- Texto de lectura:
Es, por supuesto, una estrategia, se construye un relato. El relato de la víctima ha de ser verosímil, pero, también, en cuanto que relato, es una ficción. Si se tratase de una ficción literaria podría ser algún tipo de verdad sobre algo, pero, en este caso no, se trata de una ficción que es, en el fondo, mentira. Pero una mentira que puede incidir en la realidad, modificarla, ponerla de parte del victimista y en contra de otros.
Pablo Malo señala en Los peligros de la moralidad lo importante que es tener un enemigo a la hora de generar un emocional sentido de pertenencia a un grupo: hace falta un otro para que exista un nosotros. Además, según él, la primera ley de la psicología moral es que “los sentimientos vienen primero e inclinan el campo de juego mental en el que las razones y los argumentos compiten”. Por tanto, el relato marco, emocional, en el que se discute, resulta crucial. Se trata de imponer el cuento, la ficción en la que eres la víctima, y, en cuanto que víctima, intocable: y, a resultas de ello, finalmente, invencible. Esta estrategia es evidente en el caso de la cultura woke de hoy. Pero es que, además, la segunda ley de la psicología moral es, según Pablo Malo, que “la moralidad no va de cómo tratamos al otro, sino de unir a los grupos, apoyar instituciones esenciales y vivir de una manera noble”. Puesto que la moralidad no va de cómo tratamos al otro, podemos tratarlo mal. Lo esencial es cómo se sientan los nuestros y cómo nos sintamos nosotros en nuestro grupo. Al otro se le debe desdibujar, falsear, distorsionar, demonizar, y, desde cierto momento extremo, también, se le puede desaparecer. Aunque pudiera pensarse que ello no es noble en absoluto, lo cierto es que sí lo es dentro del grupo propio: es noble ser fuerte contra el otro, convertido en enemigo.
No puede extrañarnos que, no hace mucho tiempo, la iglesia católica, desde su virtud, fuese un poder fustigante. O que hoy, una izquierda woke que se identifica a sí misma con el bien y el progreso, sea con sus bajezas un enemigo que insulta —demoniza, acusa, difama, tergiversa, acosa digital y físicamente— a aquellos que opinan distinto, y que ellos consideran que es su otro: la derecha, los hombres, el heteropatriarcado, los racistas, los homófobos, los tránsfobos… Los izquierdistas woke fustigan moralmente al otro (como poco) aun considerándose el bien supremo. Es decir, se trata de un bien que fustiga, que puede hacer daño.

- Datos:
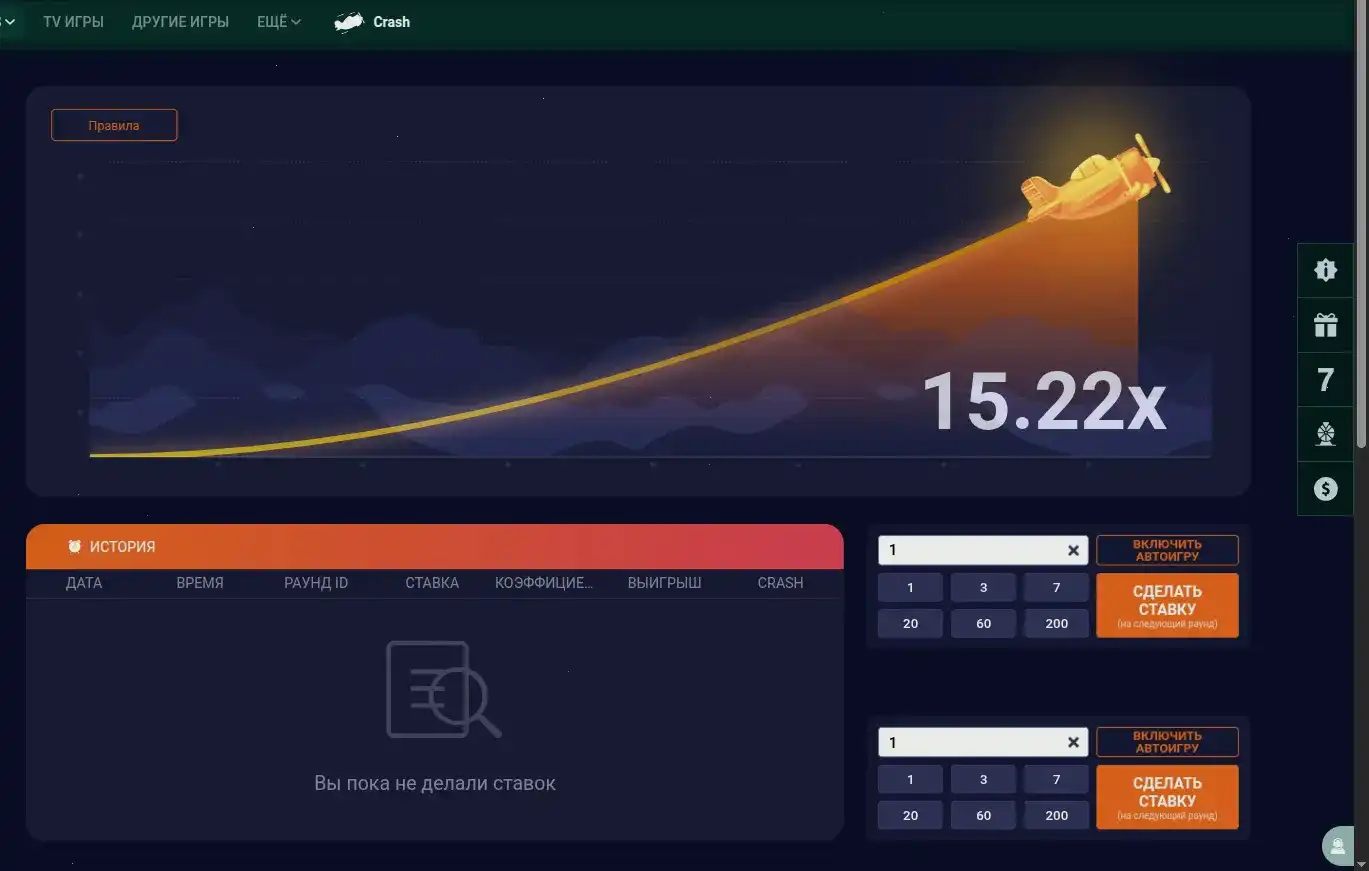 Игровой процесс в Lucky Bird казино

- Instrucciones de la tarea: Según el texto de lectura sobre el victimismo y la moralidad, ¿qué grupos considera la izquierda woke que son su otro? Enuméralos todos. Las líneas no tienen relación con el texto de lectura.

- Respuesta: la derecha, los hombres, el heteropatriarcado, los racistas, los homófobos, los tránsfobos